* SOURCE:
▼

The 5th Ersatz Division (5. Ersatz-Division) was a unit of the German Army, in World War I. The division was formed in June 1915 as a temporary division known as the Division Basedow, named after its commander, Heino von Basedow. It was formed from two previously independent Brigades: 37th Mixed Landwehr and 2nd Reserve Ersatz. The division was converted into the 5th Ersatz Division in June 1916. The 5th Ersatz Division was disbanded in 1919, during the demobilization of the German Army after World War I.

Combat chronicle

The division initially occupied defensive positions in the Yser region. In October 1916, it entered the Battle of the Somme. Thereafter, it occupied positions in the Champagne region until December 1916, when it was transferred to the Eastern Front. It fought in Lithuania until the armistice on the Eastern Front, and then carried out garrison duties in Estonia and Latvia until February 1919. Allied intelligence rated the division as fourth class, with only moderate fighting value.

▲

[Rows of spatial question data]
▼

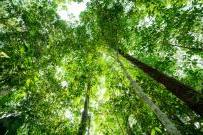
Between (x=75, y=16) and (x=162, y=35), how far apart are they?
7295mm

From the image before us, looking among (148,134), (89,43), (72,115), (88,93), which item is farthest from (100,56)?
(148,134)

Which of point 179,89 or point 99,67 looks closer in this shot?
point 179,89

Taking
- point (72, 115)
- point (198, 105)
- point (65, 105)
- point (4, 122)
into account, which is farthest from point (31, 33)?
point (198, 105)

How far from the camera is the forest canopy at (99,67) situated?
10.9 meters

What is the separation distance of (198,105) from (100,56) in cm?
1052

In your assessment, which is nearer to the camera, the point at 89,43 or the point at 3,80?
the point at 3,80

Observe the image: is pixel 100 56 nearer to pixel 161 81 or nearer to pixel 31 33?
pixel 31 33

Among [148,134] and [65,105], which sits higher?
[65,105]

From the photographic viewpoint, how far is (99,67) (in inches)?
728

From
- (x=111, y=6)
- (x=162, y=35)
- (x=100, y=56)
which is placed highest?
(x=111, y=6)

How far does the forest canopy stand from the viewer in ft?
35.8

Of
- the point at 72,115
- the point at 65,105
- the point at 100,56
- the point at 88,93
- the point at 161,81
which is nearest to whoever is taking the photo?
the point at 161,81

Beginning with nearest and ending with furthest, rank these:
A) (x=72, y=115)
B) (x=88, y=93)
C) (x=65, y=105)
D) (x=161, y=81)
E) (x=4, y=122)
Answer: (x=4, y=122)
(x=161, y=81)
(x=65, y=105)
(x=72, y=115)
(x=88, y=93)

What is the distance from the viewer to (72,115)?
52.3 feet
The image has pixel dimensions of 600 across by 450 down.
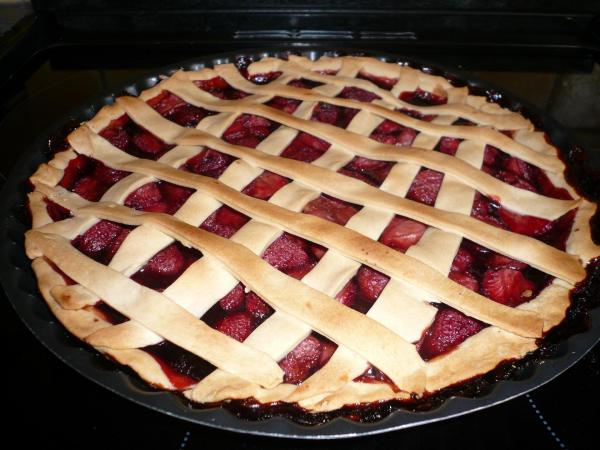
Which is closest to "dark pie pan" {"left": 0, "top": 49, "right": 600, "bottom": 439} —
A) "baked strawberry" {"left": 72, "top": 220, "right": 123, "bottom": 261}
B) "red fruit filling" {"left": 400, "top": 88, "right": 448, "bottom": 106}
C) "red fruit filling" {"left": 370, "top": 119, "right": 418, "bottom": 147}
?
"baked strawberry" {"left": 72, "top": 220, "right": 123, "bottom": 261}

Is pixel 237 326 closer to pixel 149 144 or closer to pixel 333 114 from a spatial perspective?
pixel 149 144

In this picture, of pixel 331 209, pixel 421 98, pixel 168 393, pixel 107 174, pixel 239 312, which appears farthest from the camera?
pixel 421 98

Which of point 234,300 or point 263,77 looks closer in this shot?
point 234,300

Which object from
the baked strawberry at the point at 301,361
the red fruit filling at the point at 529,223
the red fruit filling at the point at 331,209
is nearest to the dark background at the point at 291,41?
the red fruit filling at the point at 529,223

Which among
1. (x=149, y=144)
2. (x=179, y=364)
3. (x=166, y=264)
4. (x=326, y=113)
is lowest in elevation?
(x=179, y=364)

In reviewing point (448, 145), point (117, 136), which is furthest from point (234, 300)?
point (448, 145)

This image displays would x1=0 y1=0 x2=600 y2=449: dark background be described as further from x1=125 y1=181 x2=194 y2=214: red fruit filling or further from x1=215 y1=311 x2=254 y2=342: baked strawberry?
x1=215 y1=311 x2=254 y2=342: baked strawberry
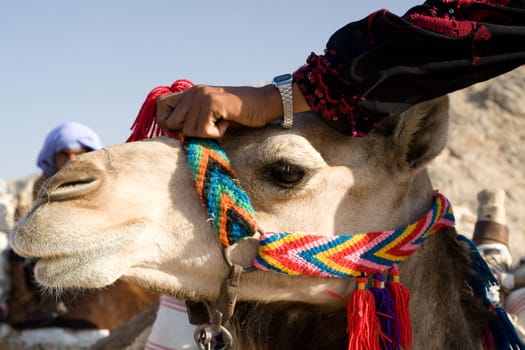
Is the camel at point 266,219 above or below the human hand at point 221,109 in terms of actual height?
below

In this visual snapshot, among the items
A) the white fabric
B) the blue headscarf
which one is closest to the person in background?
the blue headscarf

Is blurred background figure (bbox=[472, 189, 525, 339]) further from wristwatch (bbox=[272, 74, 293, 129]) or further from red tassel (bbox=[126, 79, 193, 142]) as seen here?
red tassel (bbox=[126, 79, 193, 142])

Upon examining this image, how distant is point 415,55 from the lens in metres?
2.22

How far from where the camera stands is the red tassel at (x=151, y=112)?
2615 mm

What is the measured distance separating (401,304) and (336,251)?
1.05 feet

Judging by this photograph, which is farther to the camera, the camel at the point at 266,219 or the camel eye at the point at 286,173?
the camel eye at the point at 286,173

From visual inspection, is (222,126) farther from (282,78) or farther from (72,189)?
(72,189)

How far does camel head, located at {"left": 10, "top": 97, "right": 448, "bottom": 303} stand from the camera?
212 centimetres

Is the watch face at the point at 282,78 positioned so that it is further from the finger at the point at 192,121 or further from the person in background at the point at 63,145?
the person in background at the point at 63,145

▲

* GOAL 1:
Print the part of the 5th Ersatz Division passage starting at "Combat chronicle" and ending at "moderate fighting value.".
* GOAL 2:
According to the passage on the 5th Ersatz Division, how did Allied intelligence rate the division?
The listing has no connection to the passage about the 5th Ersatz Division.

* EXERCISE ANSWER 1:
Combat chronicle

The division initially occupied defensive positions in the Yser region. In October 1916, it entered the Battle of the Somme. Thereafter, it occupied positions in the Champagne region until December 1916, when it was transferred to the Eastern Front. It fought in Lithuania until the armistice on the Eastern Front, and then carried out garrison duties in Estonia and Latvia until February 1919. Allied intelligence rated the division as fourth class, with only moderate fighting value.

* EXERCISE ANSWER 2:
As fourth class, with only moderate fighting value.